We focus on two technologies that are commonly used by almost everyone in business: calculators and spreadsheets. (Other technologies, such as computer algebra systems, can also be used.) The calculator we recommend is the TI-83 (an old TI-82 will work fine for this course as well) or an equivalent calculator, for its curve-fitting ability and general level (not too elementary and not needlessly advanced or expensive). The TI-83 includes business functions (such as present value) and statistical programs, so this can be the only calculator the student will need for many years. The graphing capabilities make many calculus topics much less important (such as curve sketching and the First and Second Derivative Tests). On the other hand, spreadsheets are quite interchangeable these days, but we recommend one with some kind of optimization function (both linear and nonlinear), such as Quattro pro or Excel. Many calculators and spreadsheets have similar features, so either technology could work alone, but we believe the combination is most powerful: graphing calculators for the single-variable calculus and matrices and spreadsheets for the multivariable regression and constrained optimization.

Technology reduces the need for some mathematical and algorithmic skills but increases the need for many other skills. Near the top of this list is the ability to translate between words (or the real world) and algebraic symbols, as in problem formulation. Students typically have a lot of trouble with this (hence their common aversion to "story problems"). We distinguish two major types of formulation: The first is to take verbal descriptions and put them together into relevant equations and functions such as formulating a linear program, and the second is to take or gather data and find a model by fitting curves. The latter type comes up with a modeling approach and focuses more on unambiguous definitions of variables and functions, as well as least-squares regression models. In both cases, translating back from symbols (and computer/calculator output) to the problem or real-world situation is also necessary. We have segments in the book to focus on all of these processes.

Other skills essential to problem solving include the ability to make ballpark estimates by hand or in your head (to know if a solution makes sense), verifying solutions (double-checking, for example, by a different technique or technology), sensitivity analysis, and validation, as discussed above. Again, we have sections of the book devoted to these topics, and the students can gain hands-on experience with them on their projects.

# [Exercise aim]
In the text on calculators and spreadsheets, which tool is assigned to multivariable regression and constrained optimization?

# [Dataset records]

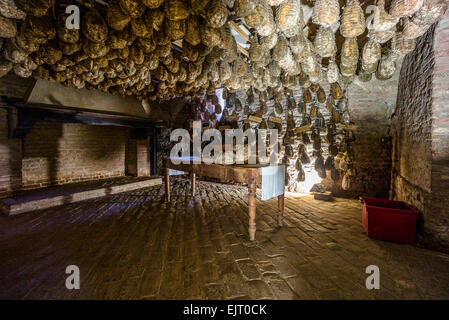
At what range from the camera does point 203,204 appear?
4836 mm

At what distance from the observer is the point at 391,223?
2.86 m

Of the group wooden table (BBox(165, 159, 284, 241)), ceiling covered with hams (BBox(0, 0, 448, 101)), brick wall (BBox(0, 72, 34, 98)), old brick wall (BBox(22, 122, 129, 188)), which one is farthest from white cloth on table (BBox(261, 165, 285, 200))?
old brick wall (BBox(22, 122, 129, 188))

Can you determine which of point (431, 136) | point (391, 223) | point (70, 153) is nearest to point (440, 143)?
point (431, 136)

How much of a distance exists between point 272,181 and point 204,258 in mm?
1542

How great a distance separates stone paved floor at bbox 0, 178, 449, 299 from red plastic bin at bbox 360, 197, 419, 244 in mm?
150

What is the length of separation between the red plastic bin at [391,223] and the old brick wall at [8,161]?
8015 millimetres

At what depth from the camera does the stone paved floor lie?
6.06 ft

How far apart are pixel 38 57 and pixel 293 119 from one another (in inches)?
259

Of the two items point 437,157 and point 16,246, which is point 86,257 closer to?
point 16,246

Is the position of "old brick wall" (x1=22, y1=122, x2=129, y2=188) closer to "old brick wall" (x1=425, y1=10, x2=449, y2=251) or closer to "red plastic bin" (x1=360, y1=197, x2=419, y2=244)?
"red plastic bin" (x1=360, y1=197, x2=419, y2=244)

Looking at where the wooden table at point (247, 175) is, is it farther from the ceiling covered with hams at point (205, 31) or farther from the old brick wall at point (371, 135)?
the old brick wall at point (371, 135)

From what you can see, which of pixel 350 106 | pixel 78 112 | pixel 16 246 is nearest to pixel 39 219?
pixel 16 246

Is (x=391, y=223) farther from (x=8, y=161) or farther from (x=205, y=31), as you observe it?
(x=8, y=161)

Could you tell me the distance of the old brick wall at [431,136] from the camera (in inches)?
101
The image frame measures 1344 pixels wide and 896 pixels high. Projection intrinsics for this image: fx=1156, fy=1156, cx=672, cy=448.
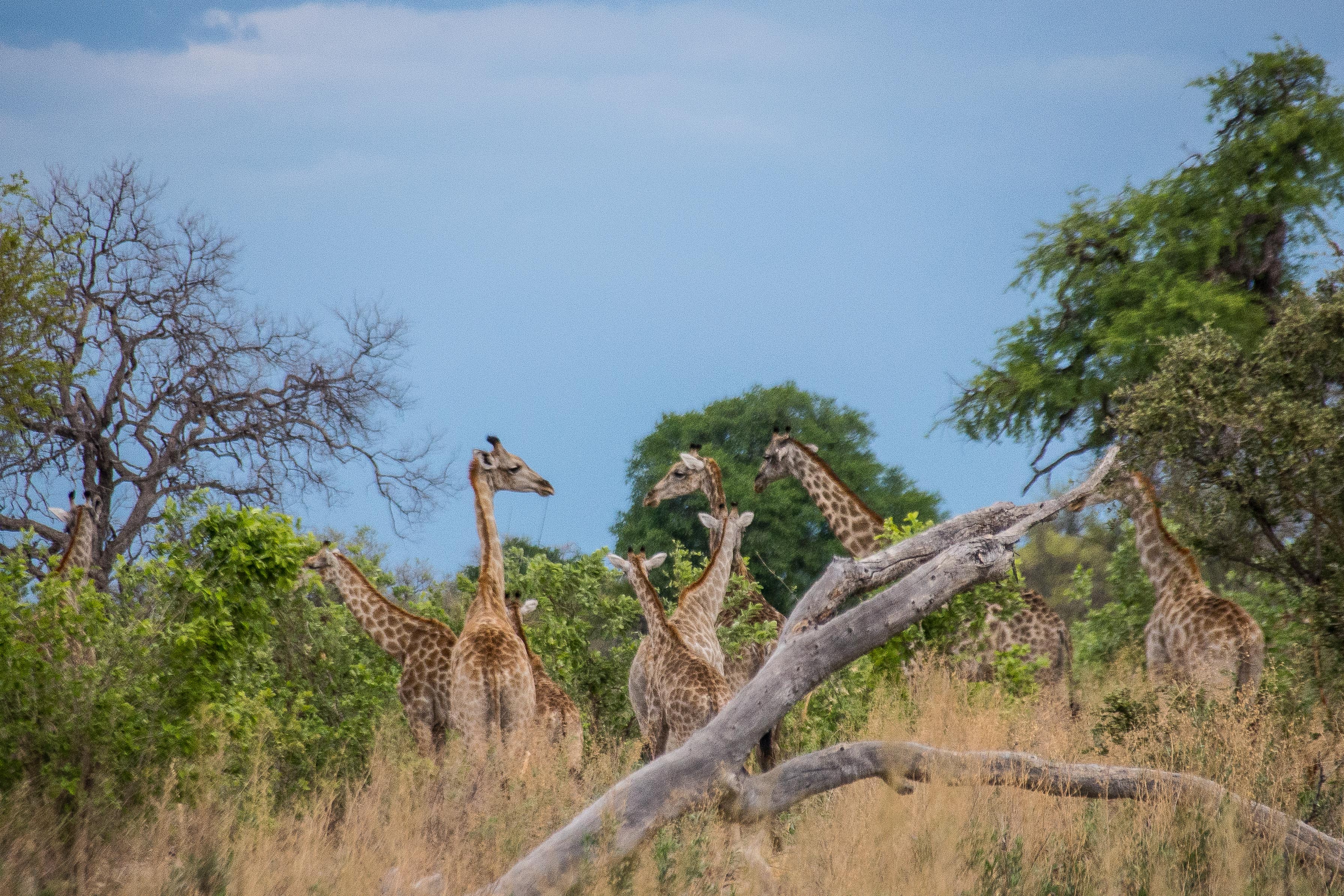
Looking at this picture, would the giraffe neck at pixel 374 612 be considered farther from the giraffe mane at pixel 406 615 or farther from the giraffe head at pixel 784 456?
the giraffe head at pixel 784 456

# [The response]
Spreadsheets.